[Alıştırma yönergesi]:
Aşağıda yer alan, mera vasıflı taşınmazla ilgili dava metnini kaldığı yerden devam ettirin.

[Verilen alıntı]:
====

Dava konusu taşınmazın tamamının evveliyatı tapuda mera vasfıyla hazine adına kayıtlı olup ifraz sonucu bir kısmı göl sahasında bir kısmı ise mera parselinde kalmıştır. 3402 sayılı yasanın 18. maddesi uyarınca Orta malları, hizmet malları, ormanlar ve Devletin hüküm ve tasarrufu altında olup da bir kamu hizmetine tahsis edilen yerler ile kanunları uyarınca Devlete kalan taşınmaz mallar, tapuda kayıtlı olsun olmasın kazandırıcı zamanaşımı yolu ile iktisap edilemez. Yine 4342 sayılı yasanın 4. maddesi " Mera, yaylak ve kışlakların kullanma hakkı bir veya birden çok köy veya belediyeye aittir. Bu yerler Devletin hüküm ve tasarrufu altındadır. Komisyonun henüz görevine başlamadığı yerlerde, evvelce çeşitli kanunlar uyarınca yapılmış olan tahsislere ve teessüs etmiş teamüllere göre; mera, yaylak ve kışlakların köy veya belediye halkı tarafından kullanılmasına devam olunur....

====

(Saklanan kayıtlar)
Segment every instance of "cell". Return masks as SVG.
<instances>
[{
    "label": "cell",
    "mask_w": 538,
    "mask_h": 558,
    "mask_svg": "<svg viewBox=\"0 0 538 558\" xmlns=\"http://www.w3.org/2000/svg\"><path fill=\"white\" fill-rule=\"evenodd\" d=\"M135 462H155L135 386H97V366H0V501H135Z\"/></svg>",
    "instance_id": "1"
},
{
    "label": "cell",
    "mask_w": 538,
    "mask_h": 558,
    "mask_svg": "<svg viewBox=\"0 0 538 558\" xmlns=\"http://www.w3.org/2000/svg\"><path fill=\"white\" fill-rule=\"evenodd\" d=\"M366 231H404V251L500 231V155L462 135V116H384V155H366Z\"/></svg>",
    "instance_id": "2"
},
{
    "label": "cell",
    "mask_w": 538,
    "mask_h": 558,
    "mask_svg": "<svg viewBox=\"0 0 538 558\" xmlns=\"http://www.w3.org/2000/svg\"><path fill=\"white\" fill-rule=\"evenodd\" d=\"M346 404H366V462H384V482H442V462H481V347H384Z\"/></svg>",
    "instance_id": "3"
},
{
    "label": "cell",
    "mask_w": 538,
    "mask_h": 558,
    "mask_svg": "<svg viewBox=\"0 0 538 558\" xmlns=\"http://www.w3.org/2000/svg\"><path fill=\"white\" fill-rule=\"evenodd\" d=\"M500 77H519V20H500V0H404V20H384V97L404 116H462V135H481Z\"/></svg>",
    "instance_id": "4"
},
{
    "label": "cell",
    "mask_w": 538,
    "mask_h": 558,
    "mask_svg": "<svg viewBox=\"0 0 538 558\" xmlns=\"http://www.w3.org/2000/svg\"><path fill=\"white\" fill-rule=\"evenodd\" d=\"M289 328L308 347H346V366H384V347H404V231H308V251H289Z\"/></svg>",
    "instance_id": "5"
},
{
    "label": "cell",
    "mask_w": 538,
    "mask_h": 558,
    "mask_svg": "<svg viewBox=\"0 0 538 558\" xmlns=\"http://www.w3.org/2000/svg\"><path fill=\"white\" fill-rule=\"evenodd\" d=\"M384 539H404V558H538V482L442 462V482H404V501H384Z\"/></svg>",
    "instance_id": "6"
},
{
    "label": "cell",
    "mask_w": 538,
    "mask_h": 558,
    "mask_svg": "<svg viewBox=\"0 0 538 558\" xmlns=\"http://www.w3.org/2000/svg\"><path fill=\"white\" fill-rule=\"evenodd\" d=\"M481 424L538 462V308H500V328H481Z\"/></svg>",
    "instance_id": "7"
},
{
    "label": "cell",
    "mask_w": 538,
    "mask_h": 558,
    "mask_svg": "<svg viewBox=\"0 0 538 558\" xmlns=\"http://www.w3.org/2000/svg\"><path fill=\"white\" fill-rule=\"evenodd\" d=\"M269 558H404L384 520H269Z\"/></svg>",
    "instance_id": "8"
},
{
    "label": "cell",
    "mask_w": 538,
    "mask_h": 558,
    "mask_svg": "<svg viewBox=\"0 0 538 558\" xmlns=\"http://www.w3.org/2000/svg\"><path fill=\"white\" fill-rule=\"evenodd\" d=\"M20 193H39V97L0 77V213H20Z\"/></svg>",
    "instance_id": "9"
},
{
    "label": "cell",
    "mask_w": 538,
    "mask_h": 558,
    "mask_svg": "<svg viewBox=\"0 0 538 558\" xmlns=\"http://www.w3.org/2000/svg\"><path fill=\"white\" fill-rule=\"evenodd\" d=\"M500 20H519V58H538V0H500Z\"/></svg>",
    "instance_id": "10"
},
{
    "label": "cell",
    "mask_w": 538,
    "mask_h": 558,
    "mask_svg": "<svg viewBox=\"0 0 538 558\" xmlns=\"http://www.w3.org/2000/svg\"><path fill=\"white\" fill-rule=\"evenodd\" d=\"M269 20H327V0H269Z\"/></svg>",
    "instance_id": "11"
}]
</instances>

====

[Sonuç]:
Devletin hüküm ve tasarrufu altında olan mera yaylak ve kışlaklar, özel mülkiyete geçirilemez, amacı dışında kullanılamaz, zamanaşımı uygulanmaz, sınırları daraltılamaz (Mera Kanunu m.3-4) Somut olaya gelince, 15.12.2006 tarihli raporda A-B-C-D-E harfleri ile gösterilen kısımlara davalı tarafından dere yatağına bent yapıldığı ve mera parseline zeytin ağaçları dikildiği sabittir. Bu durum davalı tarafından meraya ve dere yatağına elatıldığı ve amacı dışında kullanıldığını göstermektedir. Mahkemece bunun dışında özel olarak hukuki yarar aramaya gerek yoktur. Mahkemece ayrıca davacının kal talebi yönünden de davanın kabulüne karar verilmesi gerekirken hukuka uygun olmayan gerekçelerle kal talebinin reddi doğru olmamış, hükmün bozulmasına karar vermek gerekmiştir....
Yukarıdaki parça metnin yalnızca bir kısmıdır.